Data records:
=====

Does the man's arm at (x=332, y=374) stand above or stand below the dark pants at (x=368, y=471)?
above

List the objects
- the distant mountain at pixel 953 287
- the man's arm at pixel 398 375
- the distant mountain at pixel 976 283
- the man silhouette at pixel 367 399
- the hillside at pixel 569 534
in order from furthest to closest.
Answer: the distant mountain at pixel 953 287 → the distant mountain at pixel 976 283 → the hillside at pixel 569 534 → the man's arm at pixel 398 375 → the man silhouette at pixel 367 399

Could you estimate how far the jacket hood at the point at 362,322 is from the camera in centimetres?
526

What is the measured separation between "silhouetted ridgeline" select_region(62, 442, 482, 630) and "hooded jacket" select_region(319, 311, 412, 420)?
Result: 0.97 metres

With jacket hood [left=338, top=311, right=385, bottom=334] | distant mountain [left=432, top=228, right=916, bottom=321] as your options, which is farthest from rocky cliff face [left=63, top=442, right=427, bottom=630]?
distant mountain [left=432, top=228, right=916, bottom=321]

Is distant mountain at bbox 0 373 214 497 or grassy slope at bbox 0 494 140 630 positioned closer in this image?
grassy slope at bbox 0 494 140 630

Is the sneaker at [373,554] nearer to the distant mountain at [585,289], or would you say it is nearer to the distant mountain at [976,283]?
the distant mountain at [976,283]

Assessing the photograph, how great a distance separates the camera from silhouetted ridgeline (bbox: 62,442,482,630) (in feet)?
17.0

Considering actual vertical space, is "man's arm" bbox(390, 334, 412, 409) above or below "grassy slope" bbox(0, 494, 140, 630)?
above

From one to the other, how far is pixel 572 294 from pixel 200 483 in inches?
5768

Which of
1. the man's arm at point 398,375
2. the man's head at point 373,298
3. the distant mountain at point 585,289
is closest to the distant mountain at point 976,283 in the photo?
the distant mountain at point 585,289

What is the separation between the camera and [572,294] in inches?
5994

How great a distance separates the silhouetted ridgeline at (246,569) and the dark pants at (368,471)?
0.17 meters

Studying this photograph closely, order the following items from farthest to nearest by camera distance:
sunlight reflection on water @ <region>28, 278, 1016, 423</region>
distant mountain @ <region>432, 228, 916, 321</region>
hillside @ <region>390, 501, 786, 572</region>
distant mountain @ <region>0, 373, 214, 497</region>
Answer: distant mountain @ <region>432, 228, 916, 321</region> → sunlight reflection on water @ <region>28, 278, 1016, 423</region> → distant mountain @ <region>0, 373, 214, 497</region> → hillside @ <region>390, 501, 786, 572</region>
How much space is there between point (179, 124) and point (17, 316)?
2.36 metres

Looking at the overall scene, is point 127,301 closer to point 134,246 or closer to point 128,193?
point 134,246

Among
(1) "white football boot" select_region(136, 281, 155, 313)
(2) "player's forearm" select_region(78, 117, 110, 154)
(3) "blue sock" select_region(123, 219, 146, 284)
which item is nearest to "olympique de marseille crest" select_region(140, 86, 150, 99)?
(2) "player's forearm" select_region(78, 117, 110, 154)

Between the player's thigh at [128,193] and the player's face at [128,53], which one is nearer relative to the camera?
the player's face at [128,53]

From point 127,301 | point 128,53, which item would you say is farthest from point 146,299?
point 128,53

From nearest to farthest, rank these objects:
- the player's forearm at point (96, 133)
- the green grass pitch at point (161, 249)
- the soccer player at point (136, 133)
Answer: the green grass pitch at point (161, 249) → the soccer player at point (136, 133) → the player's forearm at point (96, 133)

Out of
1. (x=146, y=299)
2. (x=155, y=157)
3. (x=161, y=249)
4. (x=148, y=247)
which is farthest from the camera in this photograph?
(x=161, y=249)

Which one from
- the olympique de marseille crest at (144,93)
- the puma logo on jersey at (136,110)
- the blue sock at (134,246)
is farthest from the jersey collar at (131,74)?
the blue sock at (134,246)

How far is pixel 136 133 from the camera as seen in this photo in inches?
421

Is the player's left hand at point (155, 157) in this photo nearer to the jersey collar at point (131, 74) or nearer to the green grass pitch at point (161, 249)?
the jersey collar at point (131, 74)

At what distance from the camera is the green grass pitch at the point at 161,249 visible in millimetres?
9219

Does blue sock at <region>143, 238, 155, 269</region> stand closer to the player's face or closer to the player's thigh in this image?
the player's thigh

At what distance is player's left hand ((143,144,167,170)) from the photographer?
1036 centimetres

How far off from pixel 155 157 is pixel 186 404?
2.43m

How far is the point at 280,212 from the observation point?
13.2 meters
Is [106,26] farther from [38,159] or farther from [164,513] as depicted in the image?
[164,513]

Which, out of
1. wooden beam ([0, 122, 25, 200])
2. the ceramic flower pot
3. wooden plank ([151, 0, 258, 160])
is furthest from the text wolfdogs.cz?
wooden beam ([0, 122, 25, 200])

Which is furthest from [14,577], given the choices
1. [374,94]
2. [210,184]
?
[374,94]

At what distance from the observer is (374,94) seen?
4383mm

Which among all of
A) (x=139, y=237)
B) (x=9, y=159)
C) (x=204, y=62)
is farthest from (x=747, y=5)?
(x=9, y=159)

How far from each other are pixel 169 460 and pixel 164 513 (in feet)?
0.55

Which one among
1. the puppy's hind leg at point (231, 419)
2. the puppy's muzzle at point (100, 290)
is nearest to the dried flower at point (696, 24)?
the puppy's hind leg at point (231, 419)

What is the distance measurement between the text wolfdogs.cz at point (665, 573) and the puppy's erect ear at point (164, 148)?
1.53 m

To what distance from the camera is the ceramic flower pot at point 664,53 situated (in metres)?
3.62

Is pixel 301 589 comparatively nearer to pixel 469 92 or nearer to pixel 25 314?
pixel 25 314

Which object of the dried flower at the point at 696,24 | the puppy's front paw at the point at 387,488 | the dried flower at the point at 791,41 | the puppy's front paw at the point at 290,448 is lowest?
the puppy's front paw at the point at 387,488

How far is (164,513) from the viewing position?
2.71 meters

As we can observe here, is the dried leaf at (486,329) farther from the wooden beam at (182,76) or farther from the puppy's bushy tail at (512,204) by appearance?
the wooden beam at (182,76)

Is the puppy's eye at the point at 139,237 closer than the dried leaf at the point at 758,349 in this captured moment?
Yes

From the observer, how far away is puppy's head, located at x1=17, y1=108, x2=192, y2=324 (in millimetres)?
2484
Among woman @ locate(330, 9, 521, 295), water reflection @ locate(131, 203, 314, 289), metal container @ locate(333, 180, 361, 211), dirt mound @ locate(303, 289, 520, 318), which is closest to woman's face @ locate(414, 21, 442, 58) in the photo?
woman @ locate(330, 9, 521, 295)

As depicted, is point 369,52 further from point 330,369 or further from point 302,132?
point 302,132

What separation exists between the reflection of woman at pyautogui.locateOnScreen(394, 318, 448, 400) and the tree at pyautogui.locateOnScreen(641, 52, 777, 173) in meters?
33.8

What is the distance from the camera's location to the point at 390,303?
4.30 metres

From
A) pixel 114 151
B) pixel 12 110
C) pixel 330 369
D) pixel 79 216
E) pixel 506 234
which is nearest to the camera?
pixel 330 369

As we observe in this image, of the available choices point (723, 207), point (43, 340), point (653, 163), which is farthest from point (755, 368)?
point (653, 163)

=====

What is being asked: Retype the data in full and match it exactly.

Answer in full:
Does the man's arm at (x=332, y=374) stand above or stand below the dark pants at (x=368, y=471)?
above

List the objects
- the distant mountain at pixel 953 287
- the man's arm at pixel 398 375
- the distant mountain at pixel 976 283
- the man silhouette at pixel 367 399
- the hillside at pixel 569 534
in order from furthest to closest.
Answer: the distant mountain at pixel 953 287 → the distant mountain at pixel 976 283 → the hillside at pixel 569 534 → the man's arm at pixel 398 375 → the man silhouette at pixel 367 399

Could you estimate how far the jacket hood at the point at 362,322 is from the camera in centimetres?
526

What is the measured separation between "silhouetted ridgeline" select_region(62, 442, 482, 630) and "hooded jacket" select_region(319, 311, 412, 420)?
Result: 0.97 metres

With jacket hood [left=338, top=311, right=385, bottom=334] | distant mountain [left=432, top=228, right=916, bottom=321] as your options, which is farthest from rocky cliff face [left=63, top=442, right=427, bottom=630]?
distant mountain [left=432, top=228, right=916, bottom=321]

Is distant mountain at bbox 0 373 214 497 or grassy slope at bbox 0 494 140 630 positioned closer in this image?
grassy slope at bbox 0 494 140 630

Is the sneaker at [373,554] nearer to the distant mountain at [585,289], or would you say it is nearer to the distant mountain at [976,283]?
the distant mountain at [976,283]

Assessing the photograph, how great a distance separates the camera from silhouetted ridgeline (bbox: 62,442,482,630) (in feet)?
17.0

Considering actual vertical space, is "man's arm" bbox(390, 334, 412, 409) above or below "grassy slope" bbox(0, 494, 140, 630)?
above

From one to the other, how far is pixel 572 294 from pixel 200 483 in inches?
5768

Which of
1. the man's arm at point 398,375
2. the man's head at point 373,298
3. the distant mountain at point 585,289
is closest to the distant mountain at point 976,283 in the photo?
the distant mountain at point 585,289

What is the separation between the camera and [572,294] in inches?
5994

How great a distance separates the silhouetted ridgeline at (246,569) and the dark pants at (368,471)?
0.17 meters

Studying this photograph closely, order the following items from farthest to nearest by camera distance:
sunlight reflection on water @ <region>28, 278, 1016, 423</region>
distant mountain @ <region>432, 228, 916, 321</region>
hillside @ <region>390, 501, 786, 572</region>
distant mountain @ <region>0, 373, 214, 497</region>
Answer: distant mountain @ <region>432, 228, 916, 321</region> → sunlight reflection on water @ <region>28, 278, 1016, 423</region> → distant mountain @ <region>0, 373, 214, 497</region> → hillside @ <region>390, 501, 786, 572</region>
How much space is there between point (179, 124) and point (17, 316)?
2.36 metres

Looking at the overall scene, is point 127,301 closer to point 134,246 or closer to point 128,193?
point 134,246

Among
(1) "white football boot" select_region(136, 281, 155, 313)
(2) "player's forearm" select_region(78, 117, 110, 154)
(3) "blue sock" select_region(123, 219, 146, 284)
which item is nearest to "olympique de marseille crest" select_region(140, 86, 150, 99)?
(2) "player's forearm" select_region(78, 117, 110, 154)

Between the player's thigh at [128,193] and the player's face at [128,53], which one is nearer relative to the camera?
the player's face at [128,53]

From point 127,301 | point 128,53, which item would you say is farthest from point 146,299?
point 128,53

From nearest to farthest, rank these objects:
- the player's forearm at point (96, 133)
- the green grass pitch at point (161, 249)
- the soccer player at point (136, 133)
Answer: the green grass pitch at point (161, 249) → the soccer player at point (136, 133) → the player's forearm at point (96, 133)

Out of
1. (x=146, y=299)
2. (x=155, y=157)
3. (x=161, y=249)
4. (x=148, y=247)
which is farthest from the camera in this photograph?
(x=161, y=249)

Which one from
- the olympique de marseille crest at (144,93)
- the puma logo on jersey at (136,110)
- the blue sock at (134,246)
is farthest from the jersey collar at (131,74)?
the blue sock at (134,246)

How far is pixel 136 133 from the camera as seen in this photo in inches?
421

Is the player's left hand at point (155, 157) in this photo nearer to the jersey collar at point (131, 74) or nearer to the green grass pitch at point (161, 249)?
the jersey collar at point (131, 74)

At what distance from the camera is the green grass pitch at the point at 161,249 visible in millimetres?
9219

Does blue sock at <region>143, 238, 155, 269</region> stand closer to the player's face or closer to the player's thigh in this image?
the player's thigh

At what distance is player's left hand ((143,144,167,170)) from the photographer?
1036 centimetres

How far off from pixel 155 157 is pixel 186 404?
2.43m

How far is the point at 280,212 from the observation point?
13.2 meters
Is [106,26] farther from [38,159] or farther from [164,513] as depicted in the image?
[164,513]

Which, out of
1. wooden beam ([0, 122, 25, 200])
2. the ceramic flower pot
3. wooden plank ([151, 0, 258, 160])
is furthest from the text wolfdogs.cz?
wooden beam ([0, 122, 25, 200])

Which is furthest from [14,577], given the choices
1. [374,94]
2. [210,184]
?
[374,94]

At what distance from the observer is (374,94) seen?
4383mm

Which among all of
A) (x=139, y=237)
B) (x=9, y=159)
C) (x=204, y=62)
is farthest from (x=747, y=5)?
(x=9, y=159)

How far from each other are pixel 169 460 and pixel 164 513 (in feet)?
0.55

Which one among
1. the puppy's hind leg at point (231, 419)
2. the puppy's muzzle at point (100, 290)
is nearest to the dried flower at point (696, 24)?
the puppy's hind leg at point (231, 419)

What is the distance measurement between the text wolfdogs.cz at point (665, 573) and the puppy's erect ear at point (164, 148)?
1.53 m

To what distance from the camera is the ceramic flower pot at point 664,53 situated (in metres)?
3.62

Is pixel 301 589 comparatively nearer to pixel 469 92 or nearer to pixel 25 314?
pixel 25 314

Which object of the dried flower at the point at 696,24 | the puppy's front paw at the point at 387,488 | the dried flower at the point at 791,41 | the puppy's front paw at the point at 290,448 is lowest?
the puppy's front paw at the point at 387,488

How far is (164,513) from the viewing position?
2.71 meters

As we can observe here, is the dried leaf at (486,329) farther from the wooden beam at (182,76) or farther from the puppy's bushy tail at (512,204) by appearance?
the wooden beam at (182,76)

Is the puppy's eye at the point at 139,237 closer than the dried leaf at the point at 758,349 in this captured moment?
Yes

From the observer, how far away is puppy's head, located at x1=17, y1=108, x2=192, y2=324 (in millimetres)?
2484
Among woman @ locate(330, 9, 521, 295), water reflection @ locate(131, 203, 314, 289), metal container @ locate(333, 180, 361, 211), dirt mound @ locate(303, 289, 520, 318), which is closest to woman's face @ locate(414, 21, 442, 58) in the photo?
woman @ locate(330, 9, 521, 295)

As depicted, is point 369,52 further from point 330,369 or further from point 302,132?
point 302,132

What separation exists between the reflection of woman at pyautogui.locateOnScreen(394, 318, 448, 400) and the tree at pyautogui.locateOnScreen(641, 52, 777, 173) in meters?
33.8

What is the distance from the camera's location to the point at 390,303?
4.30 metres

From
A) pixel 114 151
B) pixel 12 110
C) pixel 330 369
D) pixel 79 216
E) pixel 506 234
which is nearest to the camera?
pixel 330 369

As we observe in this image, of the available choices point (723, 207), point (43, 340), point (653, 163), which is farthest from point (755, 368)?
point (653, 163)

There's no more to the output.